And worse – worse than _anything_ else is the realization that, in some buried depths of his mind, Blaine has always known that this was how it was going to end. Not consciously; not on the surface, where everything is words and actions and thoughts. But deep below, in his gut and bones and spine, this is only the final confirmation of a suspicion that already existed. Growing quietly and unnoticeably at the back of his mind throughout everything, reverberating back to him now through the haze of shock and disbelief.

The fact that Blaine had only ever been able to ignore because of his own incredible capacity to not hear the things he doesn’t want to hear.

_“Why me?” asks Blaine quickly, forcing the words out into the air. “What do you want from me?”_

_A low, pleasurable noise floats through the divider between them._

_“Everything_ , _” whispers Kurt. The word a drawn-out exhalation of heat and certainty._

“ _Yes_ ,” Kurt counters insistently, taking another step forward. The space between them is getting smaller and smaller, and Blaine stumbles back a few paces in a daze to make up for it. For a moment, his heart freezes as he thinks his back hits a wall – but the object swings back at the touch, and it’s only an opened door. Vaguely, he notices that he is passing through a doorframe into some kind of back room. “And I’m never, _ever_ letting you get away from me,” Kurt growls, low and possessive in his throat. “You don’t get to _leave_ , Blaine, you _never_ get to leave. Not to run away, and not to someone else, and _not_ to death. You’re _mine_ , Blaine, since the first moment I saw you. Now, and forever, and _always_.”

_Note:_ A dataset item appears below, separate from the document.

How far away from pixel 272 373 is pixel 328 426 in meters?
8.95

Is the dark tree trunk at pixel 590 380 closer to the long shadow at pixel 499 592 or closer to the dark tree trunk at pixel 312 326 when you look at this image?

This is worse, worse than anything Blaine has ever dared to let himself consider before. Worse than any scenario he’s ever thought about, or dreamed about in the so-real visions that plagued his nights like clockwork for so long.

Because as much as Blaine has feared death over the past weeks – has fought against it, and done his best to protect the lives of others, and been petrified of the day when Kurt would finally manage to kill him – _death_ , at least, is an ending. It is final, and conclusive, and a way to finally rest. He’s so exhausted, now; hanging on by a thread, the mere thought of the gore he’s been the cause of making his mind feel unhinged and frantic to find a way out of this insanity, this pain, this _torture_.

After the living nightmare that his life as degenerated into, death would be _peace_.

Instead, that chance at peace is being stripped away and peeled back as he watches. And the mere idea of being turned, of becoming a _monster_ like Kurt is, makes something heavy and horrible sit in his stomach. Having what makes him human – what makes him _Blaine_ – being dissected and soured and turned rotten, twisting it into something dark and not-him and _wrong..._ it makes him desperate for the death that was never offered to him.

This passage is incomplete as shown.